AIM: Copy every entry precisely.

RECORDS FOR THE TASK:

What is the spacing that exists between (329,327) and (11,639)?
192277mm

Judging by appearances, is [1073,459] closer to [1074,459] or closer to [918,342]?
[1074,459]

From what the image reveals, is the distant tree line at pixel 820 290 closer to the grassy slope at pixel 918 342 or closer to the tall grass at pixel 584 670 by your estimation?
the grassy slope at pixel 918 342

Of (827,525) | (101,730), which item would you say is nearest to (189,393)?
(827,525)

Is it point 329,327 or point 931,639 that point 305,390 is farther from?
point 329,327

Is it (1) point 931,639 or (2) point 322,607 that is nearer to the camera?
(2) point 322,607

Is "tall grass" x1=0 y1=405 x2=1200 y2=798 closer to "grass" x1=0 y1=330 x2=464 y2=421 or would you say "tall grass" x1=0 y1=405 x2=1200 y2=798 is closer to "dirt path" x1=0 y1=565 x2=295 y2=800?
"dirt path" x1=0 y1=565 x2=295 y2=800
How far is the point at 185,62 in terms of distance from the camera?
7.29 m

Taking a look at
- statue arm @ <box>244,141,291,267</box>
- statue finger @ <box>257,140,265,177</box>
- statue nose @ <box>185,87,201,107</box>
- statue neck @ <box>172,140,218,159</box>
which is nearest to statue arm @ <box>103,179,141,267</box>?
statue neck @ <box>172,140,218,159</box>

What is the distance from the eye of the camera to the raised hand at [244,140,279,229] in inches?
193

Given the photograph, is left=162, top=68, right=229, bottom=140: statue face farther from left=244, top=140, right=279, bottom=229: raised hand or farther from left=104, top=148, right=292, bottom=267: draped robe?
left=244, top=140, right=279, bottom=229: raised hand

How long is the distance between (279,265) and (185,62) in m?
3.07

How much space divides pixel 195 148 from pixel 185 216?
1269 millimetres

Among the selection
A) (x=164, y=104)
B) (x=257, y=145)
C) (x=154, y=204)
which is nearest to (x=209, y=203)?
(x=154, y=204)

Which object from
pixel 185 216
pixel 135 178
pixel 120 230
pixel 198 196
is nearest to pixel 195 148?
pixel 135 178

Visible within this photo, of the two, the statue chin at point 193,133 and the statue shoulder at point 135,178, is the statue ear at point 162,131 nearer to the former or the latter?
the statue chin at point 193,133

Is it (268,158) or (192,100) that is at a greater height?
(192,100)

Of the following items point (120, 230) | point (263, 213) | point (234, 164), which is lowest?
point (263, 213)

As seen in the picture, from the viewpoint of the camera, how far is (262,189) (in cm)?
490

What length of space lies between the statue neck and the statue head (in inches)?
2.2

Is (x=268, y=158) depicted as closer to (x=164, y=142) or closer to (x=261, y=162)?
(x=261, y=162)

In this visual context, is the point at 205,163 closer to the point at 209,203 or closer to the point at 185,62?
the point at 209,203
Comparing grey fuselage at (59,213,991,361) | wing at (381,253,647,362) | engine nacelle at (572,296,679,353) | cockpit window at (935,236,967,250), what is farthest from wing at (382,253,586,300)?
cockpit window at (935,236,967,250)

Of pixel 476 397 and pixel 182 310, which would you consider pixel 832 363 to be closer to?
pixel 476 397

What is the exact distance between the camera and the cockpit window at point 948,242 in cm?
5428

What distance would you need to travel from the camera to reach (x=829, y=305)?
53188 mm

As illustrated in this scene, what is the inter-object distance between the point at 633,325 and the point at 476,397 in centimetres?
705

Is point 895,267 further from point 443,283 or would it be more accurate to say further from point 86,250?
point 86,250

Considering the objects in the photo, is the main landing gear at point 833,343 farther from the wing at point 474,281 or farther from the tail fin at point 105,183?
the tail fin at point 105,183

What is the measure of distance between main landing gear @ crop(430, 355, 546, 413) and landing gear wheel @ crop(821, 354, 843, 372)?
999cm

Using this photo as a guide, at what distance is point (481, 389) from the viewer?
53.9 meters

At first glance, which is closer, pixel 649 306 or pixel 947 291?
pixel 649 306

TASK RESULT:
What is the spacing that exists between (329,327) and (11,639)?
192277mm

Judging by appearances, is [1073,459] closer to [1074,459] or closer to [918,342]?
[1074,459]

From what the image reveals, is the distant tree line at pixel 820 290 closer to the grassy slope at pixel 918 342 or closer to the tall grass at pixel 584 670 by your estimation?
the grassy slope at pixel 918 342

Of (827,525) | (101,730), which item would you say is nearest to (189,393)?
(827,525)

Is it point 329,327 or point 931,639 that point 305,390 is farther from?
point 329,327

Is it (1) point 931,639 or (2) point 322,607 that is nearer to the camera?
(2) point 322,607

Is "tall grass" x1=0 y1=405 x2=1200 y2=798 closer to "grass" x1=0 y1=330 x2=464 y2=421 or would you say "tall grass" x1=0 y1=405 x2=1200 y2=798 is closer to "dirt path" x1=0 y1=565 x2=295 y2=800?
"dirt path" x1=0 y1=565 x2=295 y2=800
How far is the point at 185,62 in terms of distance from the camera?
7.29 m

Taking a look at
- statue arm @ <box>244,141,291,267</box>
- statue finger @ <box>257,140,265,177</box>
- statue nose @ <box>185,87,201,107</box>
- statue neck @ <box>172,140,218,159</box>
which is nearest to statue arm @ <box>103,179,141,267</box>?
statue neck @ <box>172,140,218,159</box>

What is the distance from the eye of the camera to the raised hand at [244,140,279,229] in inches?
193

Given the photograph, is left=162, top=68, right=229, bottom=140: statue face farther from left=244, top=140, right=279, bottom=229: raised hand or farther from left=104, top=148, right=292, bottom=267: draped robe?
left=244, top=140, right=279, bottom=229: raised hand

How long is the distance between (279,265) and (185,62) in m?
3.07

How much space divides pixel 195 148 from pixel 185 216?
1269 millimetres

Among the selection
A) (x=164, y=104)
B) (x=257, y=145)
C) (x=154, y=204)
which is nearest to (x=209, y=203)?
(x=154, y=204)

Which object from
pixel 185 216
pixel 135 178
pixel 120 230
pixel 198 196
is nearest to pixel 195 148?
pixel 135 178

Visible within this photo, of the two, the statue chin at point 193,133 and the statue shoulder at point 135,178, is the statue ear at point 162,131 nearer to the former or the latter?
the statue chin at point 193,133

Is it (268,158) or (192,100) that is at a greater height?
(192,100)

Of the following items point (120, 230) | point (263, 213) | point (234, 164), which is lowest?
point (263, 213)

As seen in the picture, from the viewpoint of the camera, how far is (262,189) (in cm)?
490

What length of space lies between the statue neck and the statue head (in inches)?
2.2

Is (x=268, y=158) depicted as closer to (x=164, y=142) or closer to (x=261, y=162)?
(x=261, y=162)

In this visual context, is the point at 205,163 closer to the point at 209,203 or closer to the point at 185,62?
the point at 209,203
Comparing grey fuselage at (59,213,991,361) | wing at (381,253,647,362) | engine nacelle at (572,296,679,353) | cockpit window at (935,236,967,250), what is farthest from wing at (382,253,586,300)?
cockpit window at (935,236,967,250)

Of pixel 476 397 and pixel 182 310, which would you consider pixel 832 363 to be closer to?
pixel 476 397

What is the exact distance between the camera and the cockpit window at point 948,242 in cm?
5428

What distance would you need to travel from the camera to reach (x=829, y=305)?
53188 mm

As illustrated in this scene, what is the inter-object distance between the point at 633,325 and the point at 476,397 in centimetres?
705

Is point 895,267 further from point 443,283 or would it be more accurate to say further from point 86,250?
point 86,250

Considering the objects in the photo, is the main landing gear at point 833,343 farther from the wing at point 474,281 or farther from the tail fin at point 105,183?
the tail fin at point 105,183

What is the measure of distance between main landing gear @ crop(430, 355, 546, 413) and landing gear wheel @ crop(821, 354, 843, 372)?
999cm

Using this photo as a guide, at what distance is point (481, 389) from the viewer?
53.9 meters

At first glance, which is closer, pixel 649 306 or pixel 947 291?
pixel 649 306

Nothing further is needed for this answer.